- [Spatial question records]
· · · · ·
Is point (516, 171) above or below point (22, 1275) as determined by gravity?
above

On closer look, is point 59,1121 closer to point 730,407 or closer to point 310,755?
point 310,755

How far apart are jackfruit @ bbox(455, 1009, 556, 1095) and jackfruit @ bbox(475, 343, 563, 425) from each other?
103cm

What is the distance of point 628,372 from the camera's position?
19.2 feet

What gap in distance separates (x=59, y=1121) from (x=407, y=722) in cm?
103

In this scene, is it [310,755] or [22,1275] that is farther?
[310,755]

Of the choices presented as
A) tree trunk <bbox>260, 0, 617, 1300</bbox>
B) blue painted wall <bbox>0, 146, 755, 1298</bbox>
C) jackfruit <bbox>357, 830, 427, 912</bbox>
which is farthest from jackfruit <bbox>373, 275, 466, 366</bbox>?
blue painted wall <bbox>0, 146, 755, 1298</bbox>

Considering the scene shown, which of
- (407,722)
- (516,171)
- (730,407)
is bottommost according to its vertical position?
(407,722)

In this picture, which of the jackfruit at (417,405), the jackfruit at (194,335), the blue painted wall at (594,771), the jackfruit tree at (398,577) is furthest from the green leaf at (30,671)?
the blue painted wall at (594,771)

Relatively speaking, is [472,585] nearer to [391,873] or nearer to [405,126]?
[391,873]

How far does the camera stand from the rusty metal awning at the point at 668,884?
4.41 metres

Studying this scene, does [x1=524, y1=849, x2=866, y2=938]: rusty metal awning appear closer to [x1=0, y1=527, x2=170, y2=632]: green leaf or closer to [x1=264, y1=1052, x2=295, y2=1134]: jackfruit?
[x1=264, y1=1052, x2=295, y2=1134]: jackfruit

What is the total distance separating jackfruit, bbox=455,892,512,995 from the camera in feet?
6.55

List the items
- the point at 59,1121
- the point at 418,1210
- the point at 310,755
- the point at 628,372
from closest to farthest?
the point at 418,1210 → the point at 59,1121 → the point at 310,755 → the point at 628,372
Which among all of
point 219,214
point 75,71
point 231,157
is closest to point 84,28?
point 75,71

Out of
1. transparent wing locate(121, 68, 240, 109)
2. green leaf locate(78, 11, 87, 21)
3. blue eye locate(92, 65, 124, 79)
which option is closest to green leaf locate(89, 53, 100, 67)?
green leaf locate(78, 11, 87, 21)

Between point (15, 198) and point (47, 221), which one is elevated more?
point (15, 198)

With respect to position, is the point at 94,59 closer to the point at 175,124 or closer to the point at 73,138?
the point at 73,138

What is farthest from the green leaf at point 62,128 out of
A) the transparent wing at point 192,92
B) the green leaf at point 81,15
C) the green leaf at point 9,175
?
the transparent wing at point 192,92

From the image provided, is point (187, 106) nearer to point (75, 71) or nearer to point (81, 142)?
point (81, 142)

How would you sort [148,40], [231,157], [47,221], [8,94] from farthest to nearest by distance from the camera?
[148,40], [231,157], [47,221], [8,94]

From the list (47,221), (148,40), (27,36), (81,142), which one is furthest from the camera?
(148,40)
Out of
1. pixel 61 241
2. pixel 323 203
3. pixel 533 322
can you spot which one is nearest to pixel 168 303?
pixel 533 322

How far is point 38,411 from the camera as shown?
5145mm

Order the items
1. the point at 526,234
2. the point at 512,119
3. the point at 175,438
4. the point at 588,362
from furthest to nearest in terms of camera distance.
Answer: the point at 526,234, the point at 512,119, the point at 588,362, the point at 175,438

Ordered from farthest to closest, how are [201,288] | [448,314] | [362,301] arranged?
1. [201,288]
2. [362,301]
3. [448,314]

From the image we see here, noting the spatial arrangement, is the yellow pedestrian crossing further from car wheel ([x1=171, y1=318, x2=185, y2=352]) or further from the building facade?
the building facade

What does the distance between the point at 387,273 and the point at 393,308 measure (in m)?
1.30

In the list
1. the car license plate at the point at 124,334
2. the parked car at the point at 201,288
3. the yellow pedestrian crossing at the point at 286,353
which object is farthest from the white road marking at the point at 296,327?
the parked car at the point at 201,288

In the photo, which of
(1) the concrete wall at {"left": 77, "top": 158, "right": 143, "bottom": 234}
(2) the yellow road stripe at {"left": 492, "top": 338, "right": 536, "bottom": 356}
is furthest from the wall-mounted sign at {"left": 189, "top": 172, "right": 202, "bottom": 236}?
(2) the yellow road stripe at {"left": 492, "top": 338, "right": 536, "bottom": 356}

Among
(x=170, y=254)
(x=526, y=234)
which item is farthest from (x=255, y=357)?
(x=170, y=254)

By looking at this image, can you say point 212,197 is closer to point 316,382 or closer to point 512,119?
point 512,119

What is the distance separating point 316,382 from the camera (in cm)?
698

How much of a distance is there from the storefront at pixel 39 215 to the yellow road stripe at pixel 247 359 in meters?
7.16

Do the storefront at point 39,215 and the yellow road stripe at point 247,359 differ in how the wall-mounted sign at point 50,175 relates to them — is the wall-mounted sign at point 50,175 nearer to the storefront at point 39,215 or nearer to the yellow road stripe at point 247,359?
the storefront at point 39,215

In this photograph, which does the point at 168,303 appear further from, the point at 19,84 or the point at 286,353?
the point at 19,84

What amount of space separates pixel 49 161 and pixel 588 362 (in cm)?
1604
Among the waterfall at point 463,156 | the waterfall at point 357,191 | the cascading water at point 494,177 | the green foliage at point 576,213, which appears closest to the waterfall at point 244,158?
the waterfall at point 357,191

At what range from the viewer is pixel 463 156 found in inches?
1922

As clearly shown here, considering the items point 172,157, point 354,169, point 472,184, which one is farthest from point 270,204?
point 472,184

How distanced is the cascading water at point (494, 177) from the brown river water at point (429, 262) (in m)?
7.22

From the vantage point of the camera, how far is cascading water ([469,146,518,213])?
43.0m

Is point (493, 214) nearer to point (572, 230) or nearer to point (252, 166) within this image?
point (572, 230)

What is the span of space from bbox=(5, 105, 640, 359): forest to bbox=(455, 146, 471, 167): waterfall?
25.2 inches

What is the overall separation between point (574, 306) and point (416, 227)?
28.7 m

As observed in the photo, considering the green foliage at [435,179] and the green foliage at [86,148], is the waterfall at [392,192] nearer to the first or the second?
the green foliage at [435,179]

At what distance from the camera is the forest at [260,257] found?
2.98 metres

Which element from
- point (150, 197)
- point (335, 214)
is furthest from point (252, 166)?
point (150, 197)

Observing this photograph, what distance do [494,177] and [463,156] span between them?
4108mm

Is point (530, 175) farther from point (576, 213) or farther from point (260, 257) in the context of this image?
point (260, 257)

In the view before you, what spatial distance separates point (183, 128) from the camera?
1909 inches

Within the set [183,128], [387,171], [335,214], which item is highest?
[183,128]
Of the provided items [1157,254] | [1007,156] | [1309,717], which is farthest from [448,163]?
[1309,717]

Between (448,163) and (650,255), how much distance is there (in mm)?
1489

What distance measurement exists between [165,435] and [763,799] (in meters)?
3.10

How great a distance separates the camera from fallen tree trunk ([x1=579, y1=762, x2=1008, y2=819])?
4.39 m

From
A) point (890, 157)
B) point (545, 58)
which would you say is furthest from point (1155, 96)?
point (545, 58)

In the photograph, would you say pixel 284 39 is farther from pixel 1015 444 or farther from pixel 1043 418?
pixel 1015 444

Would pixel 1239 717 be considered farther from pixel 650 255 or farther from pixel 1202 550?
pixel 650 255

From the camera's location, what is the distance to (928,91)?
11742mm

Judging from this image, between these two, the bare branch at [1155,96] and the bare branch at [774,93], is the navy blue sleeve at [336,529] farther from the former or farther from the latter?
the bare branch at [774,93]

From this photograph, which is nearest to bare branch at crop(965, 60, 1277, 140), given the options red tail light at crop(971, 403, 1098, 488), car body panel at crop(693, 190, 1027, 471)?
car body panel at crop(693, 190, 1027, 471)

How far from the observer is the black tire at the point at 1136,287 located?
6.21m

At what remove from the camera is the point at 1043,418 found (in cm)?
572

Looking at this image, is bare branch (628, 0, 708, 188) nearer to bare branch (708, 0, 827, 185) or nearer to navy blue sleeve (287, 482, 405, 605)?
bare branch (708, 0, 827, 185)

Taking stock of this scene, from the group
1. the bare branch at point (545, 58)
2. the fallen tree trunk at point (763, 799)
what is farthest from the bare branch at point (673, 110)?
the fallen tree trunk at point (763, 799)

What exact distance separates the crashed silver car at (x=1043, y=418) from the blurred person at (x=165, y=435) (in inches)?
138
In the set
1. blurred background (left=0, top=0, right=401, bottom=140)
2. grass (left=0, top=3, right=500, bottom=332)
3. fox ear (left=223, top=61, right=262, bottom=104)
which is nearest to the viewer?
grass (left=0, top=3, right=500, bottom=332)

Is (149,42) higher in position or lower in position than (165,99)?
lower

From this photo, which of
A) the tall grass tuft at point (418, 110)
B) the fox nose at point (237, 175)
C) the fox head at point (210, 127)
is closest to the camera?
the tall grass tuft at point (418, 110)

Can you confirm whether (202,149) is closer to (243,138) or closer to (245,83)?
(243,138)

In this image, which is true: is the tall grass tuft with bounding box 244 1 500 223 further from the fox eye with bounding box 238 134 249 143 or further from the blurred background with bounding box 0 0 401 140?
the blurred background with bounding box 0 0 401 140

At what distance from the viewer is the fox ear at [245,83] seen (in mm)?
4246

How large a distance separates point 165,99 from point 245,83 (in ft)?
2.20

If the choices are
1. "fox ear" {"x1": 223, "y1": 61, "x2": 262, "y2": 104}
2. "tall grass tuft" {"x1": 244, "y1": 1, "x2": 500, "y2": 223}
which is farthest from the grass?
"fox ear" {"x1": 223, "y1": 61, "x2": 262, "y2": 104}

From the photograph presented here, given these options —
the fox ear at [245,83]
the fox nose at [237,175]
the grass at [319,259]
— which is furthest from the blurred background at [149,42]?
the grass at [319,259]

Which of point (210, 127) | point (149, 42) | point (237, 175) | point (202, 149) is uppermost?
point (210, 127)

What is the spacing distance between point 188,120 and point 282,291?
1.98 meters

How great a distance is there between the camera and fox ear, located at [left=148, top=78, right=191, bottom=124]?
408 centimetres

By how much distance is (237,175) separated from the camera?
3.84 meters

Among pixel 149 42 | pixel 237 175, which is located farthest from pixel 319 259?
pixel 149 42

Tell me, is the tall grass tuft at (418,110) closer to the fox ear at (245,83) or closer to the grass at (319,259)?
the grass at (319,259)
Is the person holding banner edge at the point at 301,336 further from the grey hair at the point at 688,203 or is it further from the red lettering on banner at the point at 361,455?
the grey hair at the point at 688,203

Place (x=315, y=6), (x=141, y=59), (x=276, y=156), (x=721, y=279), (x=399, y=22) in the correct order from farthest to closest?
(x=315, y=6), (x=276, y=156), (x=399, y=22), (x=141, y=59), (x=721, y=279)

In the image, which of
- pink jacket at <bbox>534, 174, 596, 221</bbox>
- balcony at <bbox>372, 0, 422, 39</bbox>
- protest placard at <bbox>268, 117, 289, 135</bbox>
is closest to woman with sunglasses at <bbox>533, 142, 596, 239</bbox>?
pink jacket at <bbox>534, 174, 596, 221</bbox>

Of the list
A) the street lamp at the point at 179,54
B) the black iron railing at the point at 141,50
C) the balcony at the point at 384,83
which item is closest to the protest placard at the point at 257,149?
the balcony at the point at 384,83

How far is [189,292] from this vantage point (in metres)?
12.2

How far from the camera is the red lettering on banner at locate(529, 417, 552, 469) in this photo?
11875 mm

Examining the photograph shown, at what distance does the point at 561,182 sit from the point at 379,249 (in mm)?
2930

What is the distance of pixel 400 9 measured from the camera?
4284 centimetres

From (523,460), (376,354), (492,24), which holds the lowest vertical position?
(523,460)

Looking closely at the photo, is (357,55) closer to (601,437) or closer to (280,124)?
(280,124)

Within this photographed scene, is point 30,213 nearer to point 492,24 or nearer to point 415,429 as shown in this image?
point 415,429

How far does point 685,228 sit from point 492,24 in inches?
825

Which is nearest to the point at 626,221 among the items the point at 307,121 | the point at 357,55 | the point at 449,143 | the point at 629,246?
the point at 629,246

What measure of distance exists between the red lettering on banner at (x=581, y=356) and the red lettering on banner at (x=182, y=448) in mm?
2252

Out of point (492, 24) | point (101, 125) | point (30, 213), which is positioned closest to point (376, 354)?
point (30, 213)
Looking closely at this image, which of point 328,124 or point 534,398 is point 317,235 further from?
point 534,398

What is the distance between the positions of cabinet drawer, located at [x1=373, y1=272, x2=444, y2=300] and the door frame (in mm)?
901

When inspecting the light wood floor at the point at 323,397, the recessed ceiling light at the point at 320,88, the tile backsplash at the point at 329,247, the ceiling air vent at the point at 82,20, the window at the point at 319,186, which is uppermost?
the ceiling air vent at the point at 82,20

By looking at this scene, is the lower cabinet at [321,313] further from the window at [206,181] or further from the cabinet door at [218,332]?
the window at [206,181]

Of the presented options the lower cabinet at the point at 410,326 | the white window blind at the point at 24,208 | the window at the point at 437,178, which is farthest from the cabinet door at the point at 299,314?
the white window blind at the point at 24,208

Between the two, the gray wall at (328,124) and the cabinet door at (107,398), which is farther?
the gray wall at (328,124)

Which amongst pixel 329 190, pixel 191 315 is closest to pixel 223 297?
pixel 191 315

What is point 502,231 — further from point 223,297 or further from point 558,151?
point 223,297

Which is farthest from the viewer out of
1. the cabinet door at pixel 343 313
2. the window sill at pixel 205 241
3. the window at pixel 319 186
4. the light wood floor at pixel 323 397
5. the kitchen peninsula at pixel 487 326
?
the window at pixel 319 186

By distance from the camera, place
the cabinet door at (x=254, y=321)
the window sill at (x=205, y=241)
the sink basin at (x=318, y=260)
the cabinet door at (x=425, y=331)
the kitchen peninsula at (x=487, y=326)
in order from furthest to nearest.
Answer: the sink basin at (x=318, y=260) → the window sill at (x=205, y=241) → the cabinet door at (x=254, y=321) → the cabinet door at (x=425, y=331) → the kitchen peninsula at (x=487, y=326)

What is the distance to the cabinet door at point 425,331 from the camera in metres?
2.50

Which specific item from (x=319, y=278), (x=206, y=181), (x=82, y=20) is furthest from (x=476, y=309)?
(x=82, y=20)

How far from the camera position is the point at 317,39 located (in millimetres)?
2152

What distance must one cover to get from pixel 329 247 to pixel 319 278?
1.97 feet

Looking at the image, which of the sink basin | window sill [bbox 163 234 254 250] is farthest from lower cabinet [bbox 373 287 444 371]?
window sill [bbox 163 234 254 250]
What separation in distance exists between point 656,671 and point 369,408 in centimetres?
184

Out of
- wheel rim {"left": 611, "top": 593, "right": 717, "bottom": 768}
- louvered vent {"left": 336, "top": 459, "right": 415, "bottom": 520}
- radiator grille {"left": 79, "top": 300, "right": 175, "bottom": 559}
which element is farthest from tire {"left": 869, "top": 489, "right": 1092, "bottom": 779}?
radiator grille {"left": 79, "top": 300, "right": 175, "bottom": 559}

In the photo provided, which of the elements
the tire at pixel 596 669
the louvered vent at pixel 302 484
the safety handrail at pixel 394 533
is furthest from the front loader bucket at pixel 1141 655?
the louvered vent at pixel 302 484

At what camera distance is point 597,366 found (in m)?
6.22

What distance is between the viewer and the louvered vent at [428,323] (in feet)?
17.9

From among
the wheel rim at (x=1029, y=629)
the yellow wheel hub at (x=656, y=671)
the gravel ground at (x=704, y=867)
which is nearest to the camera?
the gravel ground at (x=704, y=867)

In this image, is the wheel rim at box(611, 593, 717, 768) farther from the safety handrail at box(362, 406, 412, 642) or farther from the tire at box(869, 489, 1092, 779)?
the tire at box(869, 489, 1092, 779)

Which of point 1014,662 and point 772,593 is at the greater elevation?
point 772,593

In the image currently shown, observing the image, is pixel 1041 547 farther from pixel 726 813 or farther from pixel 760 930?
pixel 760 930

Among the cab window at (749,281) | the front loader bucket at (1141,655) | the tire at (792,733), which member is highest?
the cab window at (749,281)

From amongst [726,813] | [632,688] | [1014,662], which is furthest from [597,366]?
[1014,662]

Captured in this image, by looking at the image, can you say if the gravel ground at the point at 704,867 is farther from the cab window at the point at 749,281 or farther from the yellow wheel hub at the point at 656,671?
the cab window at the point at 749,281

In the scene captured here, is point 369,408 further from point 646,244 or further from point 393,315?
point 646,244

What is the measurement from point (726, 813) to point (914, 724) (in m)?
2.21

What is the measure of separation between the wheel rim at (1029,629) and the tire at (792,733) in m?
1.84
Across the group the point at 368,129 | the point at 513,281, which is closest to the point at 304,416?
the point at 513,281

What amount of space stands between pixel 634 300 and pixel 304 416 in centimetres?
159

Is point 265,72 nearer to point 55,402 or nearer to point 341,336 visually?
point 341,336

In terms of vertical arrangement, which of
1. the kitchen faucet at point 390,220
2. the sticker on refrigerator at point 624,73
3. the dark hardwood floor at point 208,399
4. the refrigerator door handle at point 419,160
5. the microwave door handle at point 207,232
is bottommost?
· · · · ·
- [DIRECTIONS] Copy out again the lines of the records from the line with "What is the measure of" through the end of the records.

- [CORRECT ANSWER]
What is the measure of separation between the wheel rim at (1029,629) and the tire at (792,733) in m?
1.84
Across the group the point at 368,129 | the point at 513,281, which is closest to the point at 304,416?
the point at 513,281

What amount of space stands between pixel 634 300 and pixel 304 416 in centimetres?
159

Is point 265,72 nearer to point 55,402 or nearer to point 341,336 visually?
point 341,336

In terms of vertical arrangement, which of
1. the kitchen faucet at point 390,220
2. the sticker on refrigerator at point 624,73
3. the dark hardwood floor at point 208,399
4. the refrigerator door handle at point 419,160
5. the microwave door handle at point 207,232
is bottommost?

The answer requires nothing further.